> **EXERCISES**
• a. Using the news report on the Sadr City market bombing, decide whether each statement agrees with it, and give yes or no plus the deciding words of the report, quoted exactly. (i) The bomb went off at the Mredi bird market shortly after sundown. (ii) The explosives were hidden in a car parked inside the market. (iii) The June 30 deadline is the last of three withdrawal deadlines under the security agreement.
• b. Output the portion of the Sadr City bombing report that starts at "The blast, the" and ends at "heat had subsided.".
• c. Carry the news report on the Sadr City market bombing forward, writing the next part after its last sentence.

> **TEXT FOR ANALYSIS**
# # # # # # #
By Ernesto Londoño and Zaid Sabah
Washington Post Foreign Service
Thursday, June 25, 2009
BAGHDAD, June 24 -- A powerful bomb killed more than 75 people Wednesday night at a market in Sadr City, Baghdad's main Shiite neighborhood, casting doubt on the readiness of Iraq's security forces to keep a latent insurgency in check as U.S. troops pull out of the capital and other cities.
The blast, the second in Iraq in less than a week to kill more than 70 people, happened six days before the June 30 deadline for U.S. troops to retreat from urban outposts, the first of three withdrawal deadlines mandated under a security agreement.
The blast at the Mredi bird market occurred shortly after sundown, when the area was crowded with residents out shopping after the summer day's scorching heat had subsided.
The explosives were concealed under vegetables in the carriage of a three-wheeled motorcycle parked at the edge of the market, which is off-limits to vehicles, officials and witnesses said.
"I saw a big ball of fire," said Abu Ahmed, 50, who had been shopping. "We all dashed into the alleys, expecting another one to explode."
# # # # # # #
> **DATA EXCERPT**
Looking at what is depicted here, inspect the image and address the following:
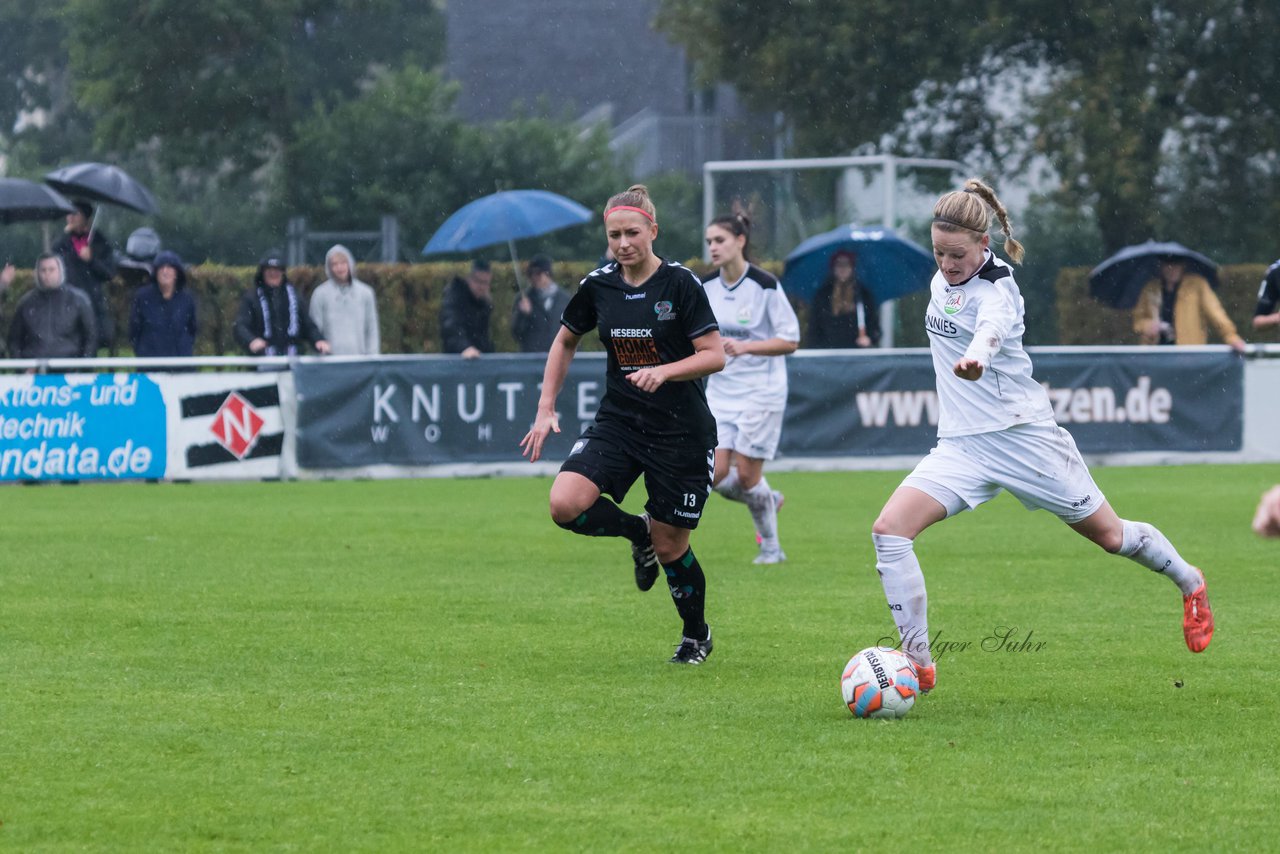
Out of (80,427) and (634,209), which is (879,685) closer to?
(634,209)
# # # # # # #
> **RESPONSES PER TASK**
• a.
(i) Yes: "The blast at the Mredi bird market occurred shortly after sundown"
(ii) No: "concealed under vegetables in the carriage of a three-wheeled motorcycle parked at the edge of the market, which is off-limits to vehicles"
(iii) No: "the first of three withdrawal deadlines mandated under a security agreement"

• b.
The blast, the second in Iraq in less than a week to kill more than 70 people, happened six days before the June 30 deadline for U.S. troops to retreat from urban outposts, the first of three withdrawal deadlines mandated under a security agreement.
The blast at the Mredi bird market occurred shortly after sundown, when the area was crowded with residents out shopping after the summer day's scorching heat had subsided.

• c.
As the smoke began to clear, residents returned to the site to look for wounded people, who were loaded into vehicles and wooden carts. About 20 minutes later, Iraqi soldiers arrived and began shooting into the air to disperse the crowd, witnesses said. Residents hurled insults, stones and shoes at the troops.
"People were very mad because they were very late," Abu Ahmed said of the soldiers. "They only sit on their chairs and watch people and play with cellphones."
Hospital officials at Imam Ali and Sadr hospitals, the area's two main medical centers, said in telephone interviews late Wednesday that they had received at least 75 bodies. More than 100 people were wounded, hospital officials said.
The attack, the deadliest in Sadr City in more than a year, came just days after the U.S. military closed its small outposts in the area at the Iraqi government's insistence.
"This is one of the biggest mistakes the U.S. has made," said Kadhum Irboee al-Quraishi, a local leader in Sadr City who has worked closely with the Americans. "Assassinations will start again, and the terrorists are going to show that Iraqi forces are not capable of receiving responsibility."
Sadr City is the stronghold of anti-American Shiite cleric Moqtada al-Sadr. Militias loyal to Sadr controlled the area until the Iraqi army was deployed there in the spring of 2008 as part of a delicate negotiation between Sadrist leaders and Prime Minister Nouri al-Maliki.
Maliki and U.S. commanders have said they expect the June 30 deadline to trigger an uptick in violence. Extremists, they say, are motivated by a desire to undermine the Iraqi government and to leave the impression that U.S. forces are retreating even as security deteriorates.
The bombing Wednesday, like scores of similar attacks this year, targeted a mostly Shiite area. But unlike similar attacks in 2006 and 2007, the latest wave of bombings has not provoked retaliation by Shiite militias, a cycle that brought Iraq to the brink of civil war in 2007.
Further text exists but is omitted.